Por: Juan Silva S.
No era un escritor. Era un dependiente, un burócrata. Trabajaba en silencio, obedecía ciegamente las órdenes de un anónimo Jefe Supremo, de un Superior – cualquier Dios, Ley, Sociedad, Naturaleza; no era un escritor –pero escribía fielmente, todas las noches, al llegar a casa, se descargaba de la Cárcel que lo embargaba diariamente.
Sabía que no debería dejar ver lo que escribía (la pesadilla de todos los días, la de todos) porque lo tomarían a mal, sería leído, -en el mejor de los casos- como a un loco y, en el peor, como una crítica a la sociedad (tal vez, esto último, era lo más acertado).
-Tal vez alguien lo entendería, pero en el futuro, en otra época cualquiera, en un mundo más abierto quizá.

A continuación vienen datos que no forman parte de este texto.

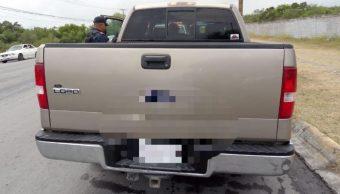 Foto: Al realizar la inspección del vehículo se localizaron ocultas, detrás del asiento, a 10 personas, entre ellas, 2 menores de edad, el 5 de mayo de 2019 (Noticieros Televisa)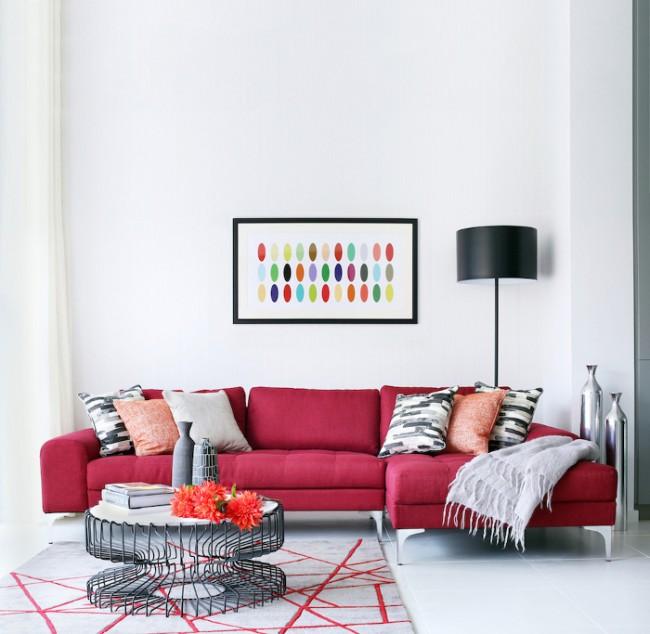 Приглушенный красный цвет отлично подойдет для дизайна гостиной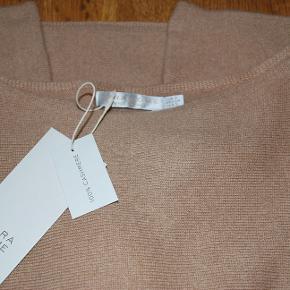 100% Cashmere sweater fra Zara Home. Homewear eller til alm udendørs brug str small, men så oversize, at alle kan passe den! ubrugt med tags på nypris 1149,- min pris 575,-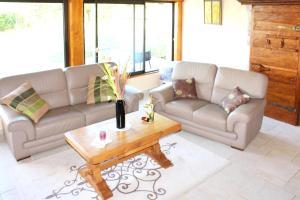 A seating area at Maison de 3 chambres a Cleyzieu avec magnifique vue sur la montagne et jardin amenage a 30 km des pistes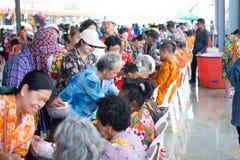 l'eau versant au moine dans la tradition de festival de Songkran pendant le jour de Songkran ou la nouvelle ann?e tha?landaise photo stock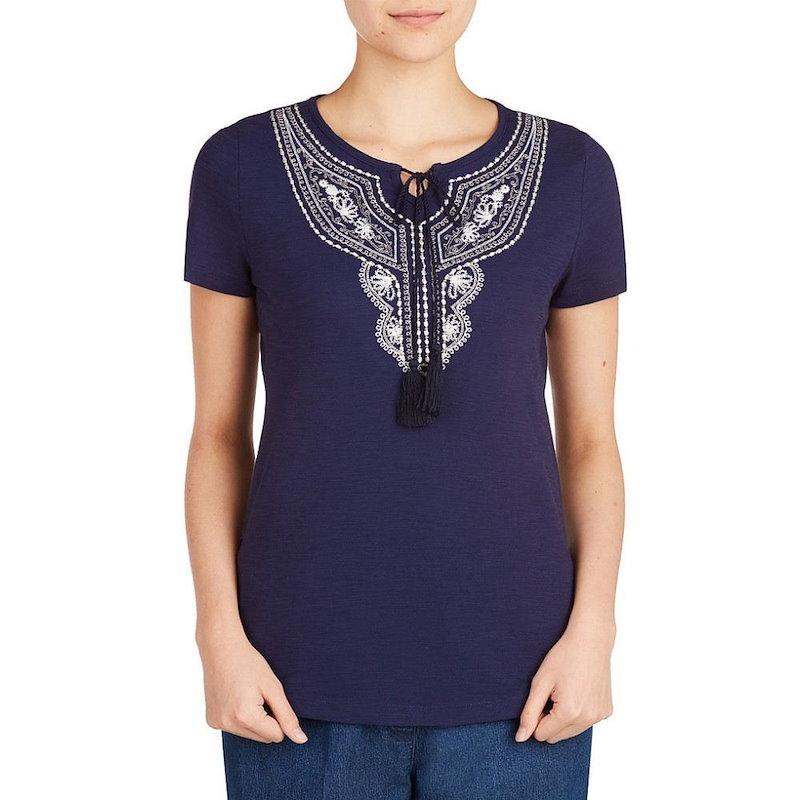 アリソン デイリー レディース トップス【Allison Daley Embroidered Notch Neck Short Sleeve Knit Top】Navy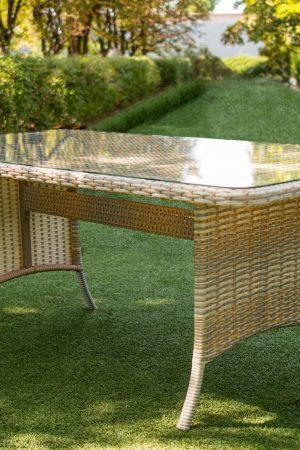 стіл плетений металевий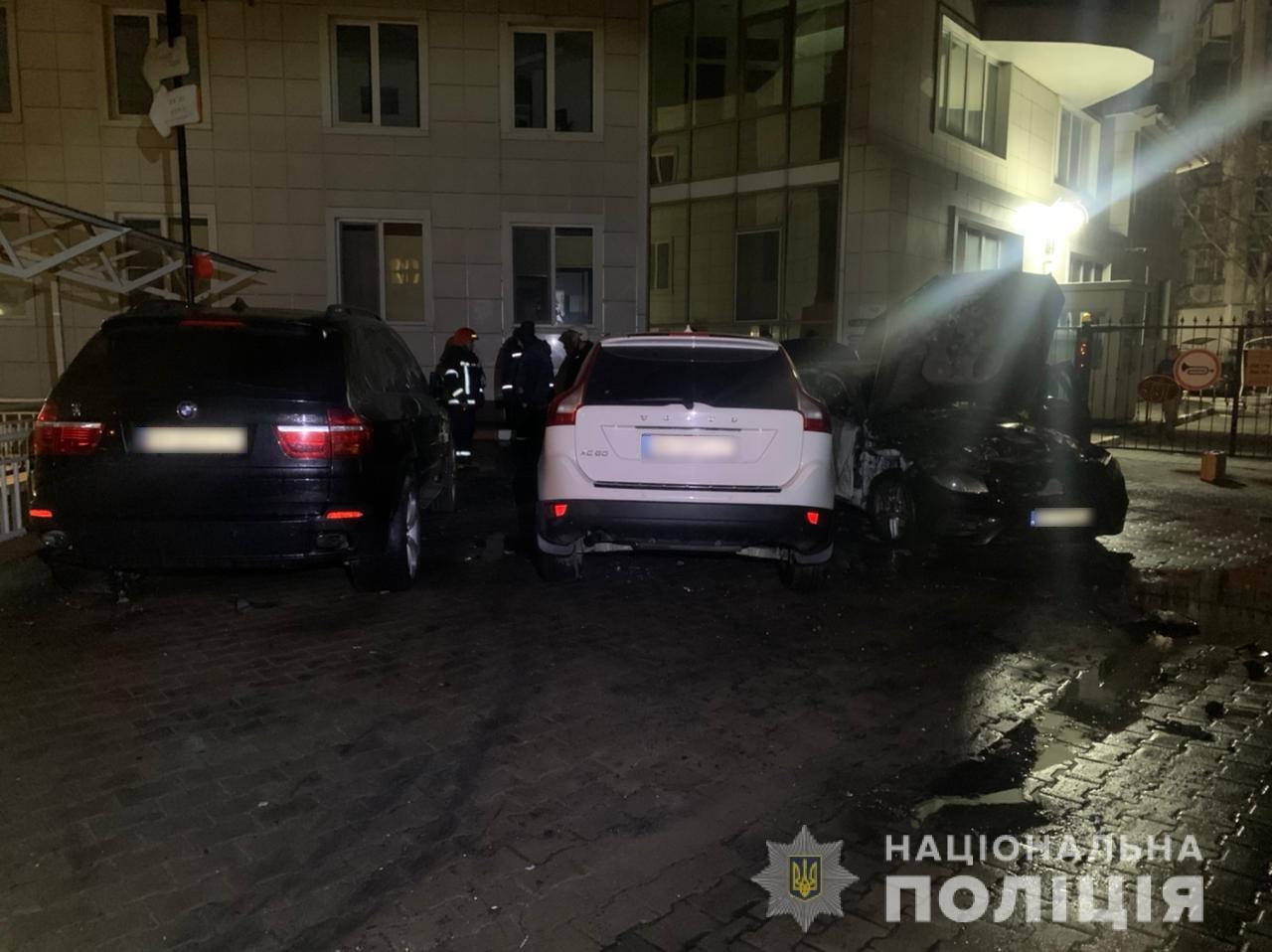 В Одессе неизвестные подожгли автомобиль, огонь перекинулся на соседние машины, - ФОТО, фото-3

No le importaban la fama o el prestigio, y aún menos, el dinero. Vivía en el imperio austrohúngaro y en Checoslovaquia,- la dura y de hierro Checoslovaquia.
Se sentía un cucarrón, un insecto, un pobre hombre ante la ley, minúsculo ante el gigantismo creciente del orden social.
Sabía que si lo descubrían, no lo iban a premiar precisamente.
Cauto, inteligente, Kafka encomendó a su amigo Max Brod, la quema de todos sus escritos.